Doesn't it always seem like when everything is starting to go your way, something breaks down? You start to get your feet back under you and then something knocks you down again. When it happens, it always costs you money.
An emergency fund can save you and your budget from disaster. Think about how the little emergencies affect your monthly budget. That $300 repair bill on your vehicle, a new $600 refrigerator, an unexpected trip out of town -- each one can hurt your ability to pay your bills if you are on a tight leash financially.
Think about what a larger emergency would do to you financially. What if you lost your job, became ill or disabled? What if you couldn't work for several months? What if your child became ill and you had large medical bills to face? What about major home repairs or a new engine in a vehicle?
Without an emergency fund, you could be forced to use a credit card. While this is an option that you may have to fall back on, it will take you years to pay it off and will cost you thousands in interest. Plus, you don't want to purchase daily items, such as groceries and gasoline, on your credit card. If you don't pay it back at the end of the month, you could pay for those groceries for the next three years.
If you have an emergency fund, you are able to survive an emergency with your finances in tact. Yes, you spend what you saved, but that is what it is there for.

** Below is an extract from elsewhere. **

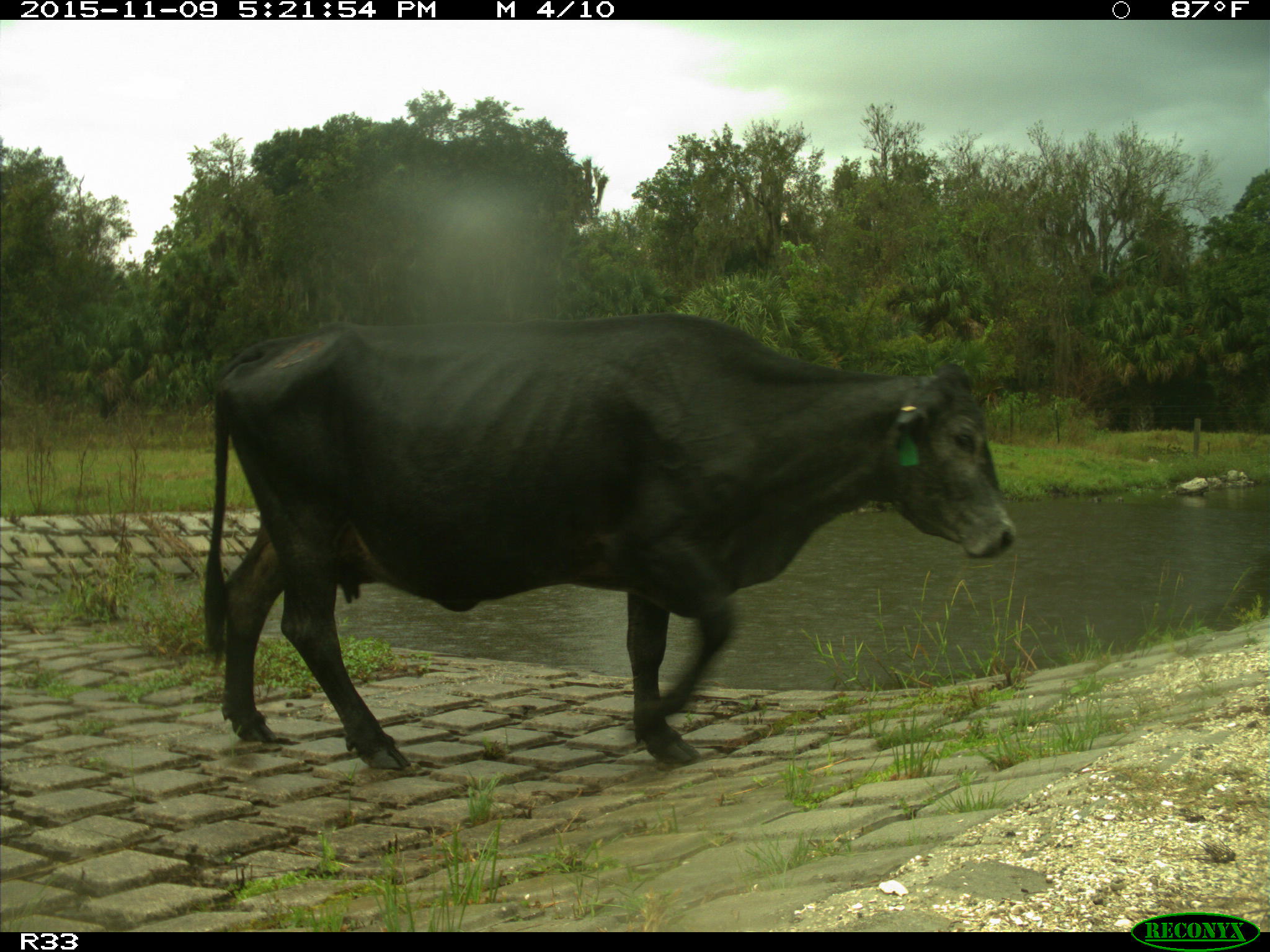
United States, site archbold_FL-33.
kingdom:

Ideally, you should have three to six months worth of living expenses in your savings. Just start and keep working your way up. Personally, I don't believe that you can have too much in your emergency savings account. Or too little. So don't hold off because you don't have a lot to put back right now. Every penny will help in an emergency.
Keep your emergency savings in a separate account from your regular savings or checking. We keep ours in a different bank. This eliminates the temptation to withdraw some money for something we don't need. Keeping it separate makes it easier to forget about it until you need it.